A verdadeira questão, contudo, é outra: Portugal sempre teve uma elite rentista, que quando se afirmou foi normalmente à custa e à sombra dos dinheiros públicos. E este é o nosso drama e o drama do país.
Em recente entrevista ao Expresso, Vítor Bento assinala precisamente o facto de as nossas elites serem rentistas. Silva Lopes, na última entrevista que concedeu ao Expresso, sublinhava que muitos dos empresários tiravam demasiados dividendos das empresas, colocavam-nos no estrangeiro em segurança e obrigavam essas mesmas empresas a financiar-se junto da banca, dando origem a uma crónica subcapitalização do tecido produtivo português.

________

▶ _Trabalho pedido_:
Traduza para inglês esta frase do excerto selecionado: "Em recente entrevista ao Expresso, Vítor Bento assinala precisamente o facto de as nossas elites serem rentistas."

▶ _Excertos de dados_:
________

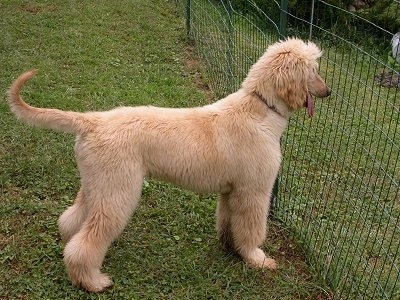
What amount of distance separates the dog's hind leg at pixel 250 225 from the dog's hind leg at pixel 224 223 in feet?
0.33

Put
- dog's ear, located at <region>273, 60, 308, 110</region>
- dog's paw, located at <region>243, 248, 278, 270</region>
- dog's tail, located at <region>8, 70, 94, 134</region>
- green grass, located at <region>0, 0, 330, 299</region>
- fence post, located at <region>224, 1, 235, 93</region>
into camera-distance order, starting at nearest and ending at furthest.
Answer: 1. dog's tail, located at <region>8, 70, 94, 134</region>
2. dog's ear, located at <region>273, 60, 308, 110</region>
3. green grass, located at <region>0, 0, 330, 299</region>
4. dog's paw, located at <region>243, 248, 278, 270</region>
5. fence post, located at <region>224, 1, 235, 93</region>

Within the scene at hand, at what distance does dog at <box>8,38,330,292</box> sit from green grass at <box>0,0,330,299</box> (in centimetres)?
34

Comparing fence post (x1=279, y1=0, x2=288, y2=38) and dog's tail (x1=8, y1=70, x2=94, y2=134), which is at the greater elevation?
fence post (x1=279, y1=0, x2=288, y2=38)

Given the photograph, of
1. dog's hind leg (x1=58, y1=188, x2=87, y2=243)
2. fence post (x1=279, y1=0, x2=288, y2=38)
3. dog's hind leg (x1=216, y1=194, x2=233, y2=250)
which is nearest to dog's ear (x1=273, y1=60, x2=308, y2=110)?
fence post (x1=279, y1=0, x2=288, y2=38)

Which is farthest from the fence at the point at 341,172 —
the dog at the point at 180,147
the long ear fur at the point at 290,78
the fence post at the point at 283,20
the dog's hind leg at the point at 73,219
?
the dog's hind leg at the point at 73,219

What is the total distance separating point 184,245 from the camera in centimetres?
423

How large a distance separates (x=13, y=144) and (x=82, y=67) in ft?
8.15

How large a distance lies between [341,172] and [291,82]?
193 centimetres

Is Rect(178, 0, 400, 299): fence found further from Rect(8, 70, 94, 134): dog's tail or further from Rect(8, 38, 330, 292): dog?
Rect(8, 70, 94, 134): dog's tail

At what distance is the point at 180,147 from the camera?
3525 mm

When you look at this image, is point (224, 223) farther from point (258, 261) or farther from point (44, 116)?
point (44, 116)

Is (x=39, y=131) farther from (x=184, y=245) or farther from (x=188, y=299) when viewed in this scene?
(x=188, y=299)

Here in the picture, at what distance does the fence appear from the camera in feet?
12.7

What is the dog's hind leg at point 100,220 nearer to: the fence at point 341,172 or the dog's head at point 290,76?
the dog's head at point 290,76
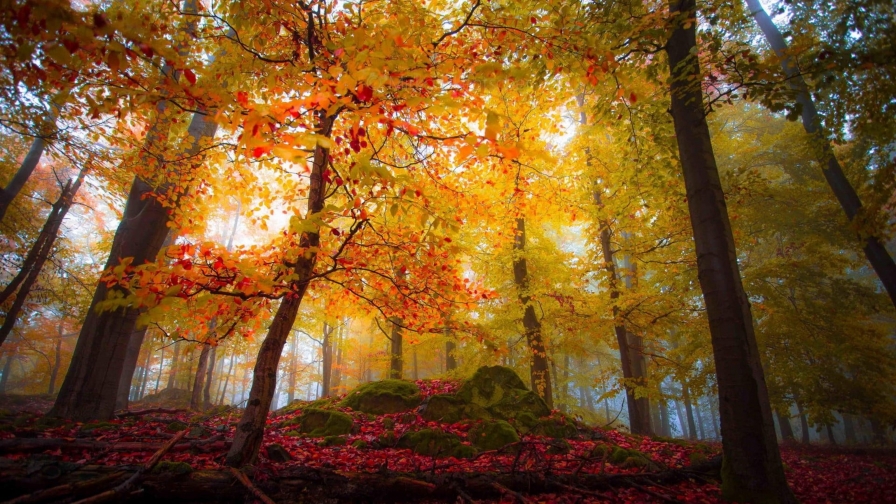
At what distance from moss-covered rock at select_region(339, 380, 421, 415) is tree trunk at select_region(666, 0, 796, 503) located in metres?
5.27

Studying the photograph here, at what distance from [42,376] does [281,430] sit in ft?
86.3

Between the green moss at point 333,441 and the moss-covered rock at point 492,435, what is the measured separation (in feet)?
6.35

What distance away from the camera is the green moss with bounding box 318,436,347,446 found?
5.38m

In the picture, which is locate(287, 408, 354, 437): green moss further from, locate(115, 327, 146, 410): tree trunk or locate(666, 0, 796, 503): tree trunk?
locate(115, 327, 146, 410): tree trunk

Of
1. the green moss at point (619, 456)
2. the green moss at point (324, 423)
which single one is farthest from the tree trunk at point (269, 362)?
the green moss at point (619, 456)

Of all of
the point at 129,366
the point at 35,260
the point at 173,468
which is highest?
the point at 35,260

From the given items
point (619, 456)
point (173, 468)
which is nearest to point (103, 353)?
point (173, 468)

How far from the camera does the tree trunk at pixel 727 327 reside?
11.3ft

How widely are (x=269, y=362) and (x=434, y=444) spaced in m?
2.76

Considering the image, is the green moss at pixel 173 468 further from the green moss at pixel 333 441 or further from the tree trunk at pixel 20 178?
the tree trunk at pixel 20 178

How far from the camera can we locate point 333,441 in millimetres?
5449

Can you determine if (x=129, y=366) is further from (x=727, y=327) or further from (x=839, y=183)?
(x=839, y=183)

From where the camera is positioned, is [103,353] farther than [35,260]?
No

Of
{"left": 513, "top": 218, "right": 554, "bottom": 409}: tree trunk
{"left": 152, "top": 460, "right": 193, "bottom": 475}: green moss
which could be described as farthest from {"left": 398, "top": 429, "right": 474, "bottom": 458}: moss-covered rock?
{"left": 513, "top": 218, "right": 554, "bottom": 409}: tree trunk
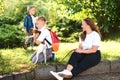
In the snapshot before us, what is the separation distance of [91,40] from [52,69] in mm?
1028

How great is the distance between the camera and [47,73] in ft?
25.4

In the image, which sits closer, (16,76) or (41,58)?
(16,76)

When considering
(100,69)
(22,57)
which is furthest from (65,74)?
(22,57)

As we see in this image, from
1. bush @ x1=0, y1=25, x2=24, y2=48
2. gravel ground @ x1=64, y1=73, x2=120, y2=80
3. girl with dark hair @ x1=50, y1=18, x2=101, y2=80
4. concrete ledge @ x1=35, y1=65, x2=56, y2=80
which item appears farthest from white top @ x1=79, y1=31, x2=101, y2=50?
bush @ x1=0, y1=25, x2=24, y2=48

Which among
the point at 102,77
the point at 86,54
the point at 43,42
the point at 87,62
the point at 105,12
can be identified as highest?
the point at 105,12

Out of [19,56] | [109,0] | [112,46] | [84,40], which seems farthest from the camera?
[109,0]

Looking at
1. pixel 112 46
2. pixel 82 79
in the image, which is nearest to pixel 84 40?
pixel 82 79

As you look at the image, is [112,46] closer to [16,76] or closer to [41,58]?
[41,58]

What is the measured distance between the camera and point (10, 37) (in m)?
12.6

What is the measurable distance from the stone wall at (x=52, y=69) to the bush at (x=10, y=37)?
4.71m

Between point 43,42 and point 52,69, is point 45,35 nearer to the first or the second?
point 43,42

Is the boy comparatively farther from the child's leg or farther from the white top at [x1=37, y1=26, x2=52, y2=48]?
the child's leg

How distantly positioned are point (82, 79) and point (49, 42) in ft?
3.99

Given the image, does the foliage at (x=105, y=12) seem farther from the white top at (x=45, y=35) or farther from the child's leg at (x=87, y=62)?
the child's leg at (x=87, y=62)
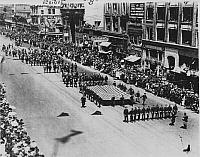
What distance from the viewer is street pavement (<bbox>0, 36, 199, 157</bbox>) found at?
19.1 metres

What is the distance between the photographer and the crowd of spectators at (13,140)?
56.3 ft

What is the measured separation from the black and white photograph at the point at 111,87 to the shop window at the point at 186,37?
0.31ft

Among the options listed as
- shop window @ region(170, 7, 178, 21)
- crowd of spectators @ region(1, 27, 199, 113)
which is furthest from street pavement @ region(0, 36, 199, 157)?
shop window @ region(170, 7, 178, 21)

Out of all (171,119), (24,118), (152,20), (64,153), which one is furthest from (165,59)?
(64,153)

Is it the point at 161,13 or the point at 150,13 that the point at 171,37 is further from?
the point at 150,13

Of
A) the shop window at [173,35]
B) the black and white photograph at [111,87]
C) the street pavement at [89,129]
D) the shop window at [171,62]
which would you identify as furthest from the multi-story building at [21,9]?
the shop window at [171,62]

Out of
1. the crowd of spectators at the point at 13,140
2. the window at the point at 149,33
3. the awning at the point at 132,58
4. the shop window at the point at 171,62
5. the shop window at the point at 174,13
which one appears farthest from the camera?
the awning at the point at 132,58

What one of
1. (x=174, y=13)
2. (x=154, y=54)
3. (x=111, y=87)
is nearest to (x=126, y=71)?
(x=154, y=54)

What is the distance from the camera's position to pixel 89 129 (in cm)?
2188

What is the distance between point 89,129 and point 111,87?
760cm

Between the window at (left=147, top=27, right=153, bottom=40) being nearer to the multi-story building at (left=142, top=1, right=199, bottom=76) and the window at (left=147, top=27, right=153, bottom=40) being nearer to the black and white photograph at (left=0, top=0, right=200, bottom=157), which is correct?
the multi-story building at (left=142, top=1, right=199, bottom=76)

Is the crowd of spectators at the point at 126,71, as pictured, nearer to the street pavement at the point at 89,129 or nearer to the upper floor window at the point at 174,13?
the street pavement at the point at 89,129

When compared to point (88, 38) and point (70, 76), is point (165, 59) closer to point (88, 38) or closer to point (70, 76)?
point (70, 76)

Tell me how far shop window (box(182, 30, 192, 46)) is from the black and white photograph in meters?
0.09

________

▶ _Resolução do exercício_:
In a recent interview with Expresso, Vítor Bento points out precisely the fact that our elites are rent-seeking.